这个游戏需要通过一些提示找出下一关的网页地址,链接:http://www.pythonchallenge.com/
题目出的也是充满想象力,斗智斗勇中。。。
解题代码整理在我的 github
python challenge 0
http://www.pythonchallenge.com/pc/def/0.html
# 2的38次幂
def calc():
return 2 ** 38
>>> 274877906944L
python challenge 1
http://www.pythonchallenge.com/pc/def/274877906944.html
通过图片可知道,所有字符右移两位即可。
def map_():
first_alpha = chr(ord("m") + 2)
second_alpha = chr(ord("a") + 2)
third_alpha = chr(ord("p") + 2)
return "".join([first_alpha, second_alpha, third_alpha])
>>> ocr
python challenge 2
http://www.pythonchallenge.com/pc/def/ocr.html
查找出现次数最少的字符,先是统计出所有字符出现的次数,然后获取出现次数最早的,要注意按照原来顺序排列。
def ocr():
stats = {}
req = requests.get("http://www.pythonchallenge.com/pc/def/ocr.html")
page_source = req.text
mess_pattern = re.compile(r"(%%[\s\S]+)-->", re.IGNORECASE)

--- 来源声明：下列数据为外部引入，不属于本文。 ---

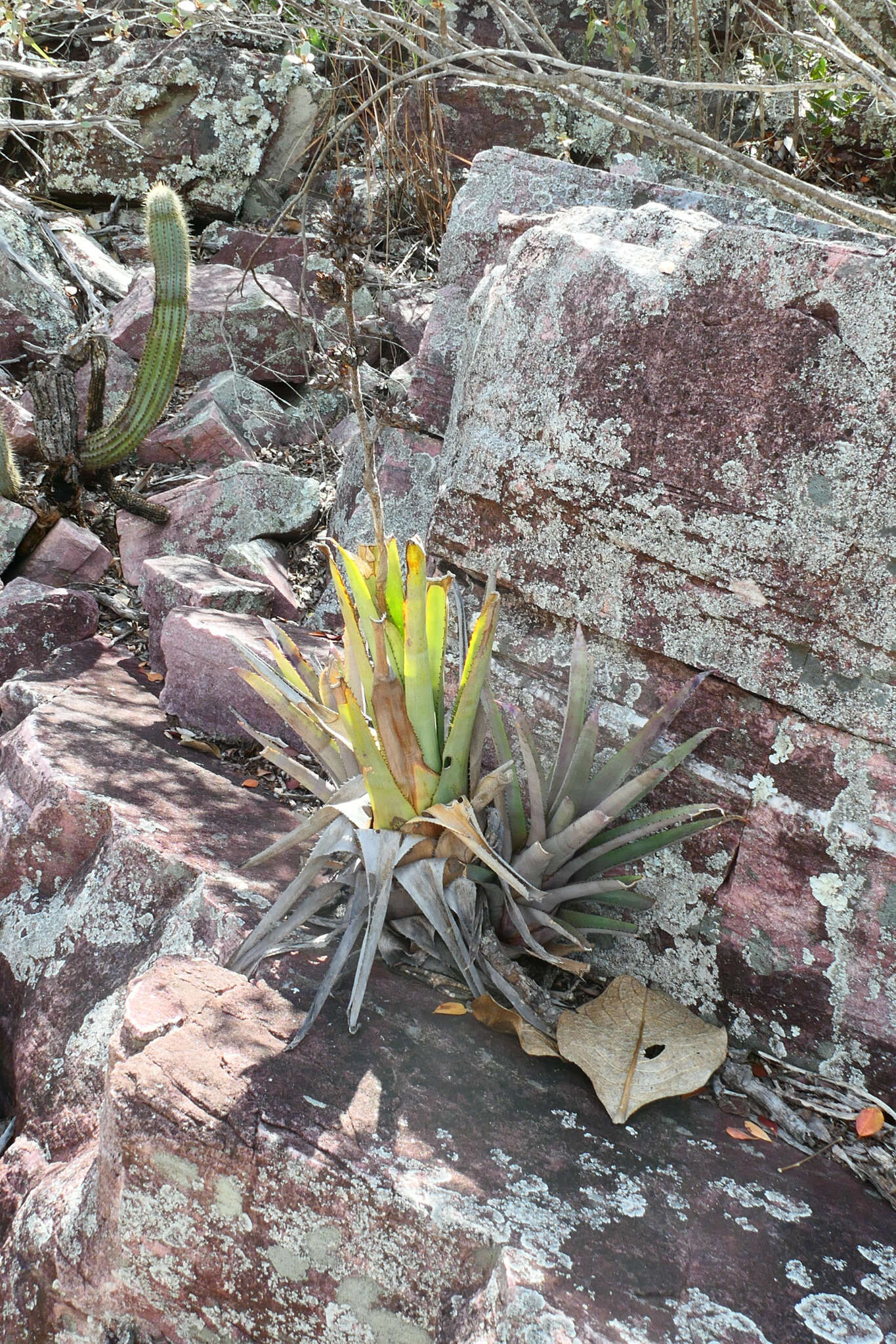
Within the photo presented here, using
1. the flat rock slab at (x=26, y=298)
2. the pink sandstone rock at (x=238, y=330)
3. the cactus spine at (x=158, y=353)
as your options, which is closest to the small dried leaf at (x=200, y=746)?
the cactus spine at (x=158, y=353)

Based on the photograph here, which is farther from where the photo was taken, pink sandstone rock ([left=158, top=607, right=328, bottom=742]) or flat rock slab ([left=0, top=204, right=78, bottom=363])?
flat rock slab ([left=0, top=204, right=78, bottom=363])

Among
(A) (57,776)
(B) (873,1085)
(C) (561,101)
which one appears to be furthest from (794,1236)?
(C) (561,101)

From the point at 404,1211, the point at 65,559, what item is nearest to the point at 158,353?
the point at 65,559

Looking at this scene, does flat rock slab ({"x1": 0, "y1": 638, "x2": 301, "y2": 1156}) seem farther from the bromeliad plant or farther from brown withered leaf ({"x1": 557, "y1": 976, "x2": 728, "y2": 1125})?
brown withered leaf ({"x1": 557, "y1": 976, "x2": 728, "y2": 1125})

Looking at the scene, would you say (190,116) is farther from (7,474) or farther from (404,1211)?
(404,1211)

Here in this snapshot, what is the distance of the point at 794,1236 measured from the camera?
166 centimetres

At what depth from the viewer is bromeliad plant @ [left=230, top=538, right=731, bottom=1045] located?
2.04 m

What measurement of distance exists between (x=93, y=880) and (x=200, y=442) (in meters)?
2.78

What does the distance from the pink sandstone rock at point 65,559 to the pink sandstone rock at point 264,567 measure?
545 mm

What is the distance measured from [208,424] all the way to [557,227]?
2.76 metres

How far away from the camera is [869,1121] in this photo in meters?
1.96

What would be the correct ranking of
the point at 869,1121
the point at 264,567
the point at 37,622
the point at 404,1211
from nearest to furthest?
the point at 404,1211 → the point at 869,1121 → the point at 37,622 → the point at 264,567

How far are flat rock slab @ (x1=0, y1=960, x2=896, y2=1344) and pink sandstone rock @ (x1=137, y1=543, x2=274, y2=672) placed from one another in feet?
6.33

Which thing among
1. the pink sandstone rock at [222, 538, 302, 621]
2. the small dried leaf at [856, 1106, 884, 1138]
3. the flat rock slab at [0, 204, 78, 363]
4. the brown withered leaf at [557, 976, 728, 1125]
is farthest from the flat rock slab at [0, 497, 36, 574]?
the small dried leaf at [856, 1106, 884, 1138]
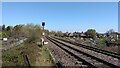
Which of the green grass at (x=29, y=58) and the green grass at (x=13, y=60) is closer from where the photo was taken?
the green grass at (x=13, y=60)

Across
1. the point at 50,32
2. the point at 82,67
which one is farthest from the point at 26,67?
the point at 50,32

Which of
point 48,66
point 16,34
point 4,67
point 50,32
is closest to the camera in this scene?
point 4,67

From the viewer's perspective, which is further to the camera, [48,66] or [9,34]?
[9,34]

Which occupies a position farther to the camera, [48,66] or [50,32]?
[50,32]

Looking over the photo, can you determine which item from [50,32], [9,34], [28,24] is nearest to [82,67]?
[9,34]

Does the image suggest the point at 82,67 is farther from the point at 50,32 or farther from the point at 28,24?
the point at 50,32

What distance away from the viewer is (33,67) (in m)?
13.3

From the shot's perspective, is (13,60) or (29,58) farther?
(29,58)

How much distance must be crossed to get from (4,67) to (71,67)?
401 cm

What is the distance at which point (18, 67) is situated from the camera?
43.2 feet

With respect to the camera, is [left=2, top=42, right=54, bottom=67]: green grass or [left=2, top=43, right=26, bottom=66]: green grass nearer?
[left=2, top=43, right=26, bottom=66]: green grass

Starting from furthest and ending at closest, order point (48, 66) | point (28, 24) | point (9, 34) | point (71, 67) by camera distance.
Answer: point (28, 24) < point (9, 34) < point (71, 67) < point (48, 66)

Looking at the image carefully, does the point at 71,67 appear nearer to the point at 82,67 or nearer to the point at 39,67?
the point at 82,67

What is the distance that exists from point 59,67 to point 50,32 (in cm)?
17454
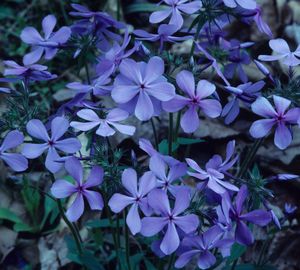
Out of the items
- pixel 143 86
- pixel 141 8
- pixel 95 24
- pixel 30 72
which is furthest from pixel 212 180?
pixel 141 8

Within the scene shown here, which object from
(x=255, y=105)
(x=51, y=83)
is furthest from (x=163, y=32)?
(x=51, y=83)

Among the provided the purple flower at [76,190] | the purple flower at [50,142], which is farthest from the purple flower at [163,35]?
the purple flower at [76,190]

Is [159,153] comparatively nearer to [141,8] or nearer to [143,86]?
[143,86]

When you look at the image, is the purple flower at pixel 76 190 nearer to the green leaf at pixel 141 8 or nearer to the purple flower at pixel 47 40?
the purple flower at pixel 47 40

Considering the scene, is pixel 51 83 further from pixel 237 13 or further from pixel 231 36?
pixel 237 13

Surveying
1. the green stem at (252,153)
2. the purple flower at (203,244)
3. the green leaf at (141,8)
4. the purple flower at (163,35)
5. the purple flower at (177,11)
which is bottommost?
the green leaf at (141,8)
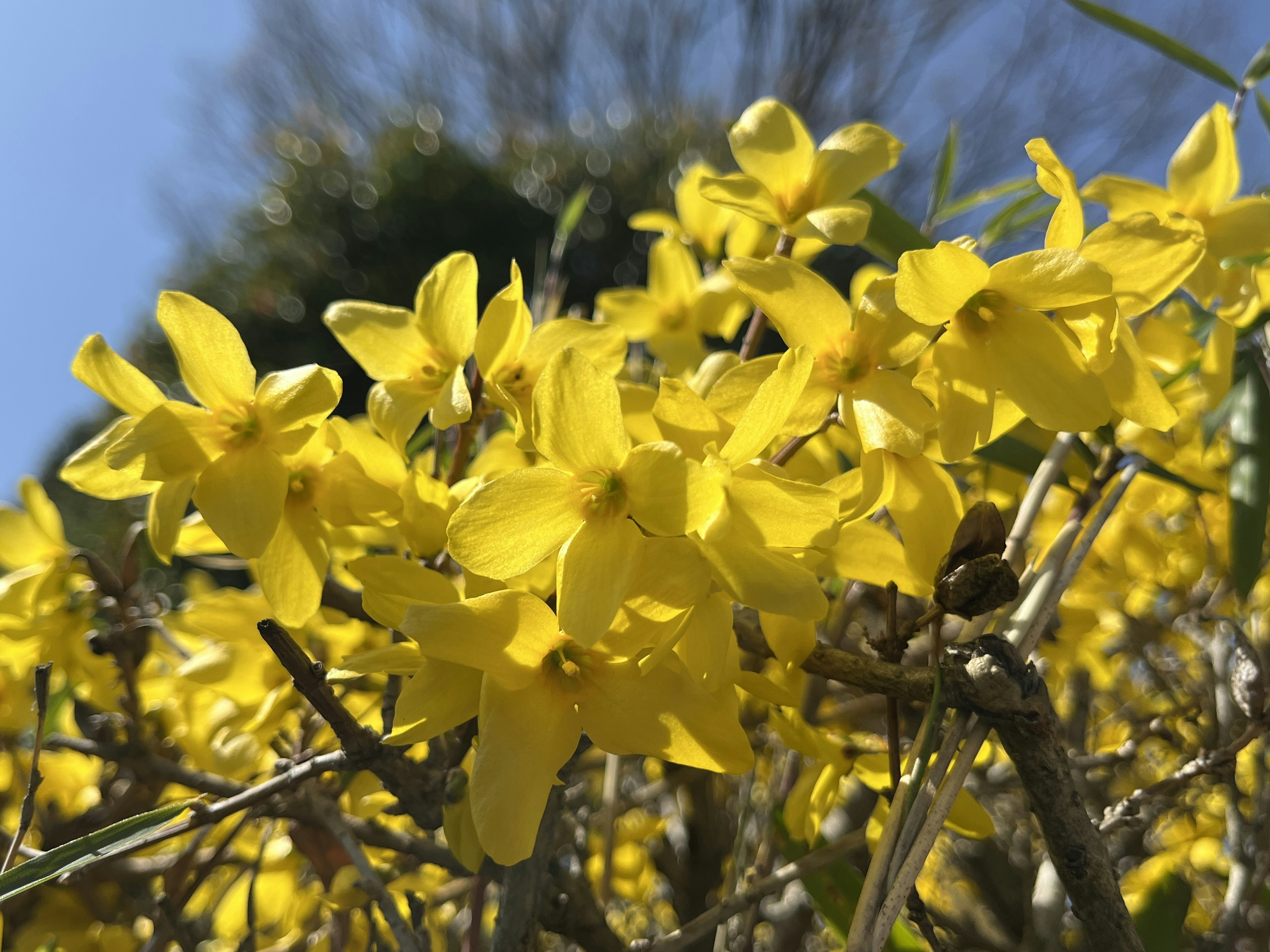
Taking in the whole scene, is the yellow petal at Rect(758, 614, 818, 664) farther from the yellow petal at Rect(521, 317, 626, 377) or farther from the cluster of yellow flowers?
the yellow petal at Rect(521, 317, 626, 377)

mess_content = mess_pattern.findall(page_source)[0]
# print mess_content
for character in mess_content:
if character in stats:
stats[character] += 1
else:
stats[character] = 1
for key_, value_ in stats.items():
print "%s -> %d" % (key_, value_)
# a e i l q u t y
return "".join(re.findall(r"[a-z]+", mess_content))
>>> u'equality'
python challenge 3
http://www.pythonchallenge.com/pc/def/equality.html
小写字符两边有三个大写字母,格式为aAAAaAAAa
AAAaAAA这种匹配是错误的,要保证两边都是三位大写字母
def equality():
req = requests.get("http://www.pythonchallenge.com/pc/def/equality.html")
page_source = req.text
mess_pattern = re.compile(r"kAewtloYgc[\s\S]+", re.IGNORECASE)
mess_content = mess_pattern.findall(page_source)[0]

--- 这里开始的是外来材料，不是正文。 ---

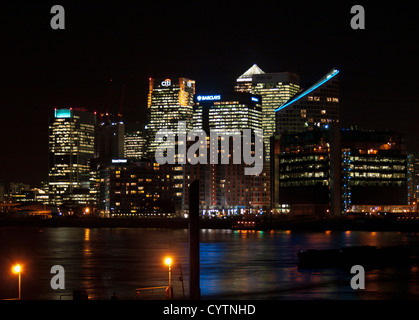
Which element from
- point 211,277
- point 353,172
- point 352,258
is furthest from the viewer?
point 353,172

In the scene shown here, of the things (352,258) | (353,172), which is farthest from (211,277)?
(353,172)

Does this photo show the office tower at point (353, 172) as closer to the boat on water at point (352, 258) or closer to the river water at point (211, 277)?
the river water at point (211, 277)

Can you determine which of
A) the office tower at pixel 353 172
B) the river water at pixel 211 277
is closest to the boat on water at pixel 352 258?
the river water at pixel 211 277

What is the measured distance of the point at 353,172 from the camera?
181 meters

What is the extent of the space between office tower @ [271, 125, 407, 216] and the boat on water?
10511cm

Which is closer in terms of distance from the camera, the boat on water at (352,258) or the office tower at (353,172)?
the boat on water at (352,258)

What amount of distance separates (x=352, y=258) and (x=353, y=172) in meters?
113

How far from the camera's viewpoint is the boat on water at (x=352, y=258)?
6888cm

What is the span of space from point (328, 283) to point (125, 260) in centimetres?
2969

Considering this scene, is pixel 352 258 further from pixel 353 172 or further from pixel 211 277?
pixel 353 172

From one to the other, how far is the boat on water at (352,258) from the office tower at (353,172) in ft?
345

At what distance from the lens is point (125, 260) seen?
7631 cm
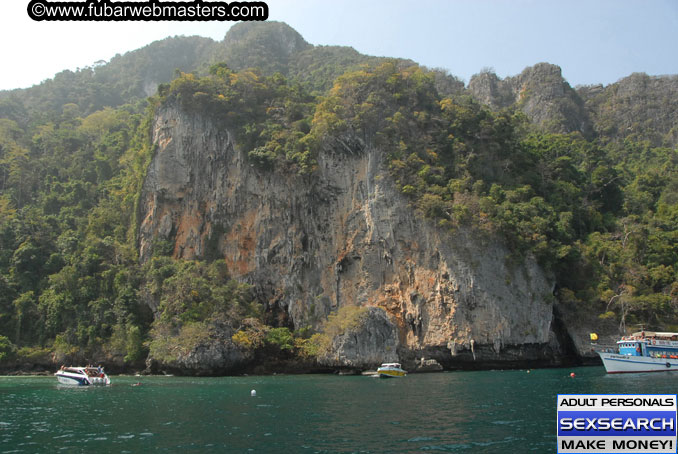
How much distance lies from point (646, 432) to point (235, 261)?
41335 millimetres

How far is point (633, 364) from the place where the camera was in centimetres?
3594

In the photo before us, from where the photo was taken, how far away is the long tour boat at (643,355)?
1410 inches

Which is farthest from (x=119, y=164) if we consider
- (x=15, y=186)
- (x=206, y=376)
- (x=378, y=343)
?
(x=378, y=343)

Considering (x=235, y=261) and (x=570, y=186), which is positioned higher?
(x=570, y=186)

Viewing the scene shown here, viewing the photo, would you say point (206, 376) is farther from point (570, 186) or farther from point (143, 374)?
point (570, 186)

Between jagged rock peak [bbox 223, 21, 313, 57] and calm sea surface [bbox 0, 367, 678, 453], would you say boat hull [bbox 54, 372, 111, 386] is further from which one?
jagged rock peak [bbox 223, 21, 313, 57]

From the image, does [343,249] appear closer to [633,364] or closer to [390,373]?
[390,373]

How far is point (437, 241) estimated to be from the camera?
4409 centimetres

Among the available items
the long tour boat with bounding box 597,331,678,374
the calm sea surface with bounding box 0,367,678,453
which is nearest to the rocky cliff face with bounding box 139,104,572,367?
the long tour boat with bounding box 597,331,678,374

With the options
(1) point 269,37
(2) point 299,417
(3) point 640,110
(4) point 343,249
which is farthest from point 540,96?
(2) point 299,417

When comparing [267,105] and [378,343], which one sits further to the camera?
[267,105]

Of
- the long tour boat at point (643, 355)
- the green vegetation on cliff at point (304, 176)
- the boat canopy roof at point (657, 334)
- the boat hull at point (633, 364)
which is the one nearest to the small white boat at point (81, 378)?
the green vegetation on cliff at point (304, 176)

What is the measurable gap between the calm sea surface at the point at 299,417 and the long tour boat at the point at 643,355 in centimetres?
578

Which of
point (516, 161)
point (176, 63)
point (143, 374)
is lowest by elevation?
point (143, 374)
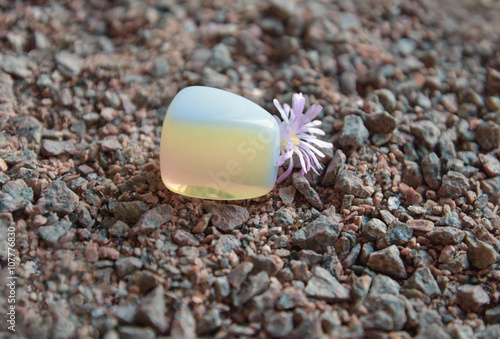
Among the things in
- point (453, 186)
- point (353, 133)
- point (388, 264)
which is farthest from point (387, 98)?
point (388, 264)

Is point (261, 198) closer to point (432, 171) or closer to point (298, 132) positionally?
point (298, 132)

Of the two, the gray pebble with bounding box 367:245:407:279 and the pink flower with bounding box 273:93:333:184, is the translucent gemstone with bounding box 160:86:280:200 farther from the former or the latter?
the gray pebble with bounding box 367:245:407:279

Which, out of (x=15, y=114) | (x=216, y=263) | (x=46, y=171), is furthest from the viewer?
(x=15, y=114)

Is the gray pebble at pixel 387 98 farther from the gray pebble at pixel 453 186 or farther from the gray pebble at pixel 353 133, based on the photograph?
the gray pebble at pixel 453 186

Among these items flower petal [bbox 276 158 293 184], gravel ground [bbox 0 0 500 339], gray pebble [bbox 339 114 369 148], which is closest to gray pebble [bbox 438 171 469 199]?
gravel ground [bbox 0 0 500 339]

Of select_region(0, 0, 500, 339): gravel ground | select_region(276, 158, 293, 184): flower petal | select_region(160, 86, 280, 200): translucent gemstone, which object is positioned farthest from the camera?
select_region(276, 158, 293, 184): flower petal

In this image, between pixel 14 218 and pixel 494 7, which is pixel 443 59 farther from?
pixel 14 218

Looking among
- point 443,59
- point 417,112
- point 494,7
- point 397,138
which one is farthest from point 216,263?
point 494,7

return "".join(re.findall(r"[a-z]{1}[A-Z]{3}([a-z]{1})[A-Z]{3}[a-z]{1}", mess_content))
>>> u'linkedlist'
python challenge 4
http://www.pythonchallenge.com/pc/def/linkedlist.php
点击图片会有提示,然后更换链接参数继续,大概200多次即可得到答案。
其中正则不能只写"[0-9]+“,中间有陷阱:
There maybe misleading numbers in the text. One example is 82683\. Look only for the next nothing and the next nothing is 63579
完整代码如下:
def linkedlist(times=1, param="123456"):
try:
url = "?nothing=".join(["http://www.pythonchallenge.com/pc/def/linkedlist.php", param])

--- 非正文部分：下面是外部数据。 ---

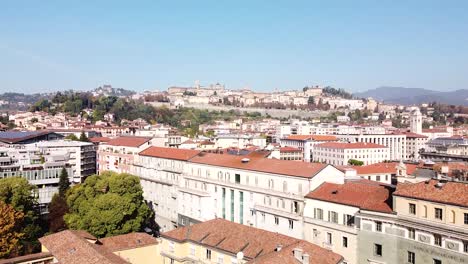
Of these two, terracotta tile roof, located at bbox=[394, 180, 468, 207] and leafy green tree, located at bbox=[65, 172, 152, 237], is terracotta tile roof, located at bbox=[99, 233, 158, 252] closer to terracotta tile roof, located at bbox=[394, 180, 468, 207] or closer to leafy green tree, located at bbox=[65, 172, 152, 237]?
leafy green tree, located at bbox=[65, 172, 152, 237]

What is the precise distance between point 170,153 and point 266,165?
60.7 ft

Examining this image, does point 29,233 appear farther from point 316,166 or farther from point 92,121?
point 92,121

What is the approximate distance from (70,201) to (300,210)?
26.2 meters

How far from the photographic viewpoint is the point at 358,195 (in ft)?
124

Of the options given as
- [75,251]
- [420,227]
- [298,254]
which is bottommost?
[75,251]

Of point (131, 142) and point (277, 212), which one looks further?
point (131, 142)

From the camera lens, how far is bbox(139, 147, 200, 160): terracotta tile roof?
60.8 metres

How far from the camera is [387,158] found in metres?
128

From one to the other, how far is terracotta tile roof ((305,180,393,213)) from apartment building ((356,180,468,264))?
80 centimetres

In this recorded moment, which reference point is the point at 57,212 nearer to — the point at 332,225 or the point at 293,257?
the point at 332,225

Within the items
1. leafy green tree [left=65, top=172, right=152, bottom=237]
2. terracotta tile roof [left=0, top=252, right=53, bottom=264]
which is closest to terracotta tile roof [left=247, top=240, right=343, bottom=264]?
terracotta tile roof [left=0, top=252, right=53, bottom=264]

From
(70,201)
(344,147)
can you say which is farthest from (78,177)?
(344,147)

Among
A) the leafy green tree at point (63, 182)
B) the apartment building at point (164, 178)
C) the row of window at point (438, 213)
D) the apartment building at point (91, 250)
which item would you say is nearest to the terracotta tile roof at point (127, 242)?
the apartment building at point (91, 250)

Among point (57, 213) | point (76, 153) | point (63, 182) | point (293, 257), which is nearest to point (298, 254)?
point (293, 257)
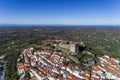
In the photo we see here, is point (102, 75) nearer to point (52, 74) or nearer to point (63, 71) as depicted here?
point (63, 71)

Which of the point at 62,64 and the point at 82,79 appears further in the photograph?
the point at 62,64

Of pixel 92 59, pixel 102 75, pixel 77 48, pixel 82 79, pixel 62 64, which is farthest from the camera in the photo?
pixel 77 48

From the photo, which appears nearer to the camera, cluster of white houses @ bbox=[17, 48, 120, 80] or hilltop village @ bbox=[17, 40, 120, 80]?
cluster of white houses @ bbox=[17, 48, 120, 80]

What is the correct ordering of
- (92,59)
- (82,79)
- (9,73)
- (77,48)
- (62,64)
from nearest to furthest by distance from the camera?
(82,79) → (9,73) → (62,64) → (92,59) → (77,48)

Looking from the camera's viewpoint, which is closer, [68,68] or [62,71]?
[62,71]

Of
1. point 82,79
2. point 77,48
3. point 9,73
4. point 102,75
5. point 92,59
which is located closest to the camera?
point 82,79

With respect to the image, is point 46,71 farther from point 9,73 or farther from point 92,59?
point 92,59

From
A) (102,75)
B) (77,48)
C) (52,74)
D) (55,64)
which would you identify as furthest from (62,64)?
(77,48)

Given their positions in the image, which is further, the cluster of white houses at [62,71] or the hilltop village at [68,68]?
the hilltop village at [68,68]

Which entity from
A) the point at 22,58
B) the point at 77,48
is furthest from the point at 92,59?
the point at 22,58
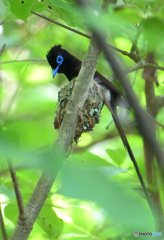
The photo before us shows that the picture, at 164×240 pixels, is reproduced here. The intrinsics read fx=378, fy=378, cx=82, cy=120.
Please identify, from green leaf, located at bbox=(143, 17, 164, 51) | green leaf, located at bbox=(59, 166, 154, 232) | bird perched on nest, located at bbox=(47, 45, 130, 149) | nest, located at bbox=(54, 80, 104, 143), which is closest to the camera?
green leaf, located at bbox=(59, 166, 154, 232)

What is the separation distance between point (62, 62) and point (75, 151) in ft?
4.36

page_source = requests.get(url).text
next_param = re.findall("and the next nothing is ([0-9]+)", page_source)[0]
print "%d -> %s" % (times, next_param)
times += 1
linkedlist(times, next_param)
# 匹配不到跳到异常
except IndexError:
print "the right url is : %s" % url
return page_source
>>> the right url is : http://www.pythonchallenge.com/pc/def/linkedlist.php?nothing=66831
peak.html
python challenge 5
http://www.pythonchallenge.com/pc/def/peak.html
这关估计卡了不少人,从页面源码只能得到banner.p文件地址,即http://www.pythonchallenge.com/pc/def/banner.p
跟我一样没有用过pickle模块的一般都解不出来,看到文件内容也是没有头绪的,通过上网查了资料才知道如何解题。
# pickle模块的使用
def peak():
import pickle
page_source = requests.get("http://www.pythonchallenge.com/pc/def/peak.html").text
banner_name = re.findall(r"", page_source)[0]
banner_url = "".join(["http://www.pythonchallenge.com/pc/def/", banner_name])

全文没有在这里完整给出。